Este ano o Brasil não terá um clima normal. Mas, ao menos, deve haver alívio para o calor escaldante, que bate recordes de temperatura mensais desde setembro de 2023. Há 90% de probabilidade de uma La Niña substituir a partir de julho o El Niño, afirma uma Nota Técnica preparada para a Casa Civil pelo Centro Nacional de Monitoramento e Alertas de Desastres Naturais (Cemaden).
Provocada pelo resfriamento do Oceano Pacífico Tropical, a La Niña é o oposto do El Niño e deve refrescar boa parte do Brasil e do mundo. Como seu “irmão” climático, a Niña é um fenômeno global com impacto em todos os continentes. Com ela, são esperadas frentes frias mais intensas e prolongadas. O alívio do calor é bem-vindo, mas, como o Niño, a Niña também é uma anomalia e pode provocar secas e chuvas torrenciais.
O que os cientistas dizem ser impossível de saber com certeza agora será a intensidade da Niña. Esse tipo de fenômeno pode ressurgir em intervalos de tempo que variam de 2 a 7 anos. O episódio mais recente registrado perdurou de julho de 2020 a fevereiro de 2023. E as Niñas costumam ser mais prolongadas do que os Niños.
Já o atual El Niño perde potência rapidamente, mas deve se manter ativo até maio. E, enquanto isso, continuará a causar anomalias, como calor acima da média em todo Brasil, chuvas intensas no Sul e incêndios em Roraima. Mantidas as condições atuais do Pacífico, junho será um mês de transição.
A La Niña promete trazer bem-vindas chuvas para todo o semiárido. O Norte também poderá ter mais chuvas, especialmente o Amapá. Já no Sudeste e em parte do Centro-Oeste o impacto deverá ser na redução do calor, na primavera.
No verão, os modelos climáticos são incertos, mas a maior probabilidade é de fazer menos calor no Norte, Nordeste e Centro-Oeste. No entanto, existe a possibilidade de haver calor anômalo em parte do Sudeste.

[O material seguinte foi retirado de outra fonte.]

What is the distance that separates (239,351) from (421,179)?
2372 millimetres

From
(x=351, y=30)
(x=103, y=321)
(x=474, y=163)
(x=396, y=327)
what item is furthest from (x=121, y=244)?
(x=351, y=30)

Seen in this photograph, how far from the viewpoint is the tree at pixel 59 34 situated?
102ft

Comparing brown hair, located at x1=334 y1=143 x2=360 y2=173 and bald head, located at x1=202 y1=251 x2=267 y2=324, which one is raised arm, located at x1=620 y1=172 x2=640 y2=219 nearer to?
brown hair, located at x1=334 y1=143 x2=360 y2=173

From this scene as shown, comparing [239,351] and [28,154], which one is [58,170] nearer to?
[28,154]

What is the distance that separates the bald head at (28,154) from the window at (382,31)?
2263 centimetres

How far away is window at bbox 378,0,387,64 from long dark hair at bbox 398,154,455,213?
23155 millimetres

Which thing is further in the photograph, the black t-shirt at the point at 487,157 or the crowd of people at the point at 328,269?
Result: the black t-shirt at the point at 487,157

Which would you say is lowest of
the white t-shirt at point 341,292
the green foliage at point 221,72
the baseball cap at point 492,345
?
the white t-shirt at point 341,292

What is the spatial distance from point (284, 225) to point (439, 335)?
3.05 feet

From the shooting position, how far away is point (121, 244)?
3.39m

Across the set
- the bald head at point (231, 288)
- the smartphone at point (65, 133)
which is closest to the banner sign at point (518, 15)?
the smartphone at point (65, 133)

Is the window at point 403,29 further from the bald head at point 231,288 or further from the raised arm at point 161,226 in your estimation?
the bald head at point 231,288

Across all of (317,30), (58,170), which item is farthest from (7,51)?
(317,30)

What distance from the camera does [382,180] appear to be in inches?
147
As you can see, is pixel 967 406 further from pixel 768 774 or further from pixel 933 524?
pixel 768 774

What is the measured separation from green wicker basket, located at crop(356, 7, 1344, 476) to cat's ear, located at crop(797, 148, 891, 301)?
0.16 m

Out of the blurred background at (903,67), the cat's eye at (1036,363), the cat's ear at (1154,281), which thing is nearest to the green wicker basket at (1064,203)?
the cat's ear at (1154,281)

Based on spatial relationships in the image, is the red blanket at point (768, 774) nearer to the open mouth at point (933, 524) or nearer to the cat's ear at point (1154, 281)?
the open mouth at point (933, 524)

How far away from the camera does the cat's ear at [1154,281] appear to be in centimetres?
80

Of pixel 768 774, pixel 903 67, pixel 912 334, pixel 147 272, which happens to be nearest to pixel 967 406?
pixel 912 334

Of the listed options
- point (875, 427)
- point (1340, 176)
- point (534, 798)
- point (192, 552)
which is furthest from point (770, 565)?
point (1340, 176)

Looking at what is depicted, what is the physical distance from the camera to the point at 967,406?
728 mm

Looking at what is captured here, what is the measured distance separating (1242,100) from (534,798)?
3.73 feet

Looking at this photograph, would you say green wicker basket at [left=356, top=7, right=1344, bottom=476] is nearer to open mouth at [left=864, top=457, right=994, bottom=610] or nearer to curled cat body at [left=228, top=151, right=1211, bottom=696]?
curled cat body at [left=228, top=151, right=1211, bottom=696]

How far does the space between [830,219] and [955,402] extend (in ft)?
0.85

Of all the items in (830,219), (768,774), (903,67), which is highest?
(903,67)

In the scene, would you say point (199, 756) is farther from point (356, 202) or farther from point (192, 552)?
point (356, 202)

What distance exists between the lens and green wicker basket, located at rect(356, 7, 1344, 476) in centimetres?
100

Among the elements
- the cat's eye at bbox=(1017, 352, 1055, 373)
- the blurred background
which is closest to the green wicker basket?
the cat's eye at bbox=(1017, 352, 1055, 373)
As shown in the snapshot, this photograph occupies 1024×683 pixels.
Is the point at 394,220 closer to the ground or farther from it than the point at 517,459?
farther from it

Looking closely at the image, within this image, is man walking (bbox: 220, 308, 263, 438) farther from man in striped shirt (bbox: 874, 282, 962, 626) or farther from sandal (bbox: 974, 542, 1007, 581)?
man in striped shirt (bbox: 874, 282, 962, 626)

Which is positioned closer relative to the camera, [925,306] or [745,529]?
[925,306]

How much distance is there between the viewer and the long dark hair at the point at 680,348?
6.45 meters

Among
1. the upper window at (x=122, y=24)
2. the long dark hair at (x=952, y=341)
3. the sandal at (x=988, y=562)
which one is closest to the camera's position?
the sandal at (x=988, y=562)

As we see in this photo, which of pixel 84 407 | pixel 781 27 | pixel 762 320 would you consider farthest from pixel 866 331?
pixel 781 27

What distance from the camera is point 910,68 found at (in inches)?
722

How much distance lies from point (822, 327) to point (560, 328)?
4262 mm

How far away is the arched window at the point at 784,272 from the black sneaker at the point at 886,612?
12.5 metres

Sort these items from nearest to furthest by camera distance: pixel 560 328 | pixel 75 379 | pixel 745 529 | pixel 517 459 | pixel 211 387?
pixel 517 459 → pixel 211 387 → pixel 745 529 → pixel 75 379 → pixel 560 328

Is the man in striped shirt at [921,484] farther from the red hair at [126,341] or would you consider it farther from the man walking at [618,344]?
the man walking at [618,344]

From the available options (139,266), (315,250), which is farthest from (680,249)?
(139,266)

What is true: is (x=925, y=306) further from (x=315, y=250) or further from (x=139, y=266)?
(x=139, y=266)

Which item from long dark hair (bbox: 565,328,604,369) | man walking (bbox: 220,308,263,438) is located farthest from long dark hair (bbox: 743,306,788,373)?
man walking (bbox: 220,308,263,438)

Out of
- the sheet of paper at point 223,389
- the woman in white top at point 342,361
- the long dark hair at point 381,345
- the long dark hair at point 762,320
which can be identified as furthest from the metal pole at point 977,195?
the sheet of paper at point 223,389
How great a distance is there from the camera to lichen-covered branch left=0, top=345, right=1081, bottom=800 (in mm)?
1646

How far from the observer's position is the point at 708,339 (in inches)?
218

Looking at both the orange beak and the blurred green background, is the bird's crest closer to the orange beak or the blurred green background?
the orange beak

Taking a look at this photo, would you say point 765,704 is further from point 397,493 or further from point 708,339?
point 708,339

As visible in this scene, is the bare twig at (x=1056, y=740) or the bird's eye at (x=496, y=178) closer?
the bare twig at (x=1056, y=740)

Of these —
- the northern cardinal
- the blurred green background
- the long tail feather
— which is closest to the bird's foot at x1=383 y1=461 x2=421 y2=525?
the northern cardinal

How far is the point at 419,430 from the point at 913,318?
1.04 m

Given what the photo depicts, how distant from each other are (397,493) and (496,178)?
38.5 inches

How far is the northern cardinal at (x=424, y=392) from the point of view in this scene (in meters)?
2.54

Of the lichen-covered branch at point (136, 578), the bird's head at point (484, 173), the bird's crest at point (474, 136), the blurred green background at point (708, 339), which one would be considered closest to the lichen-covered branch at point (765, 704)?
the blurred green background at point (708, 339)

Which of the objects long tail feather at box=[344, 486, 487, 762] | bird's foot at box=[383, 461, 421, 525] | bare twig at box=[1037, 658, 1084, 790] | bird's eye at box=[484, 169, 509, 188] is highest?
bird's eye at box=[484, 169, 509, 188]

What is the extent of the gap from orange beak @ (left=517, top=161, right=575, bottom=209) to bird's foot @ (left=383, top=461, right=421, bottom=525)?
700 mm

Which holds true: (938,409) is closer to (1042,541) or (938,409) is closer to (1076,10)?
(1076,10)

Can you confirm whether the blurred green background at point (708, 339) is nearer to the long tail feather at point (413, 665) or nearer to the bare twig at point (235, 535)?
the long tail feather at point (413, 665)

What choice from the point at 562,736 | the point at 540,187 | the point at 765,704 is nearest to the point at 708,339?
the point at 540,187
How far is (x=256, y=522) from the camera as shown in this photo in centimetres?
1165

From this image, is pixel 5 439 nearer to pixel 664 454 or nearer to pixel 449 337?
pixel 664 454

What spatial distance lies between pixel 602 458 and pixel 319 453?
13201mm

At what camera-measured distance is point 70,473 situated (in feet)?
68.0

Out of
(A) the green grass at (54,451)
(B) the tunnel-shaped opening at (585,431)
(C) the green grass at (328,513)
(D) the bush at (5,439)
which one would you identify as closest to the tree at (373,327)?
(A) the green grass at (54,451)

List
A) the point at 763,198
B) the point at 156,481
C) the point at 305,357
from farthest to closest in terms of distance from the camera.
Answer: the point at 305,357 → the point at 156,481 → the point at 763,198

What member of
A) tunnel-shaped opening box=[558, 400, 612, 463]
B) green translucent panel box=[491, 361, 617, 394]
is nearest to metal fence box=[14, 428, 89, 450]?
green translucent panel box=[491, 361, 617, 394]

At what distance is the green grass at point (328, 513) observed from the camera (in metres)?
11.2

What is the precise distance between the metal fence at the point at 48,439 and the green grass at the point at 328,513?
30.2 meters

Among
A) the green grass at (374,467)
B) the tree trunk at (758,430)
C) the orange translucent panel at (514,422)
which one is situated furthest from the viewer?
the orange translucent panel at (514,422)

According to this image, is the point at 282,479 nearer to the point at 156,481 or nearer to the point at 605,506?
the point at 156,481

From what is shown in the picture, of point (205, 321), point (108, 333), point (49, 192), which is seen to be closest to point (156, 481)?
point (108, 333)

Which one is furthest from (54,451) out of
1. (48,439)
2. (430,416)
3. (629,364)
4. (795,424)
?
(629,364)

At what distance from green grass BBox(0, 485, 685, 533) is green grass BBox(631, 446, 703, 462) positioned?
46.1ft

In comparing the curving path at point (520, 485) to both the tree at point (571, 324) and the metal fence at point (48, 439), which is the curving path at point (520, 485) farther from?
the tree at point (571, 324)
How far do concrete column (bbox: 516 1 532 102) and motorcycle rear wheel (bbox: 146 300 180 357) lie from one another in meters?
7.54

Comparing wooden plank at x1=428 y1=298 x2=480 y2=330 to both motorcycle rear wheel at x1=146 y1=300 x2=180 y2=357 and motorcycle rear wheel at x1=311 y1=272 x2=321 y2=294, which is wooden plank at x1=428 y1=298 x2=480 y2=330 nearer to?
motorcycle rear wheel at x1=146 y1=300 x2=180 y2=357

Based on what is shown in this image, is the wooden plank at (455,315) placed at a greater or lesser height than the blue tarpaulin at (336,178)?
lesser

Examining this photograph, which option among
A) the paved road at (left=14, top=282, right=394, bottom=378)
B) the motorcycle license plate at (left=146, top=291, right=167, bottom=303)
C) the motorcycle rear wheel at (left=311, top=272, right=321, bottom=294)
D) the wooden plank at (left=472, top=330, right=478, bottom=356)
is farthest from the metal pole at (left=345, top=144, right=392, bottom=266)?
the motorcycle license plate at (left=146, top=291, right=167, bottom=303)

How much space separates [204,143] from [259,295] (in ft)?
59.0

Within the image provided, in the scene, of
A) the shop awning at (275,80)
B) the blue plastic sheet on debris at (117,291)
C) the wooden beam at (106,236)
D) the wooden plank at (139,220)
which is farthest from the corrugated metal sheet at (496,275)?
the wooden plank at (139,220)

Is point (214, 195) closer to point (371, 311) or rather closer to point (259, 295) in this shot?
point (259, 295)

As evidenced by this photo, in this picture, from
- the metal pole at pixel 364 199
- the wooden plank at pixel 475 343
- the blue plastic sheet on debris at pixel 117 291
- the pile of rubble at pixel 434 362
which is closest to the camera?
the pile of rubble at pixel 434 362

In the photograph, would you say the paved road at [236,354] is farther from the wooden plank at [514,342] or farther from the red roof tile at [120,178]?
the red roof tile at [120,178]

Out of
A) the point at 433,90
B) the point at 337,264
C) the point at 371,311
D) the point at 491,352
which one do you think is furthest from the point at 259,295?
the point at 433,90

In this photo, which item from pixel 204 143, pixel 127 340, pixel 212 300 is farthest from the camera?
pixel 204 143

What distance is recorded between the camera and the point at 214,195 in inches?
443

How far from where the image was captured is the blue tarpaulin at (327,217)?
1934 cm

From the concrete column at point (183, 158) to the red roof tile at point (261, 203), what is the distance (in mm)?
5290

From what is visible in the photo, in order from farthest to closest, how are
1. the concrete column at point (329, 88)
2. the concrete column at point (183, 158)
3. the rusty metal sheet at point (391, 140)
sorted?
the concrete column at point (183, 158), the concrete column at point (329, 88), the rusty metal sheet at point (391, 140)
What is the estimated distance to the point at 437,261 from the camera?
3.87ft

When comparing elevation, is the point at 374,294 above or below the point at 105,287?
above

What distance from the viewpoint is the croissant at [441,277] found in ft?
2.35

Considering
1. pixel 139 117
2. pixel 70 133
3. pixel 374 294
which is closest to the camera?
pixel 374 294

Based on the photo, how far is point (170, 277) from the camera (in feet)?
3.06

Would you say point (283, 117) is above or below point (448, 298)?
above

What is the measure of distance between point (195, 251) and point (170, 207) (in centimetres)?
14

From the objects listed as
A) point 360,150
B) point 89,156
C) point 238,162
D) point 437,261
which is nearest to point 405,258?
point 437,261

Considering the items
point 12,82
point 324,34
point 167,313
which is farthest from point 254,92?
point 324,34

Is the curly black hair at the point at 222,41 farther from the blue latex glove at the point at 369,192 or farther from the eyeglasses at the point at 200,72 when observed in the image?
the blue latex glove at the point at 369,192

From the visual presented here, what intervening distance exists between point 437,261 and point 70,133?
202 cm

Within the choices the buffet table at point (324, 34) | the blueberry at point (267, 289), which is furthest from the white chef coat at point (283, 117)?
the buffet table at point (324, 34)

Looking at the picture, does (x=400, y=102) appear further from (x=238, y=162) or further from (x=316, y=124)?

As Niñas também podem provocar extremos de chuva no Sudeste, Norte e Nordeste, mas ainda é cedo para saber se isso ocorrerá. A Nota Técnica chama a atenção para o risco de chuvas extremas em toda a porção leste de SP e litoral sul do RJ.
“São esperados entre 5 e 8 eventos de chuva superiores a 50mm/24h entre setembro de 2024 e fevereiro de 2025, com anomalias positivas mais significativas no Litoral Sul paulista, Baixada Santista (SP) e Costa Verde (RJ)”, diz a nota. O documento destaca que nessas localidades encontram-se muitos municípios considerados extremamente vulneráveis.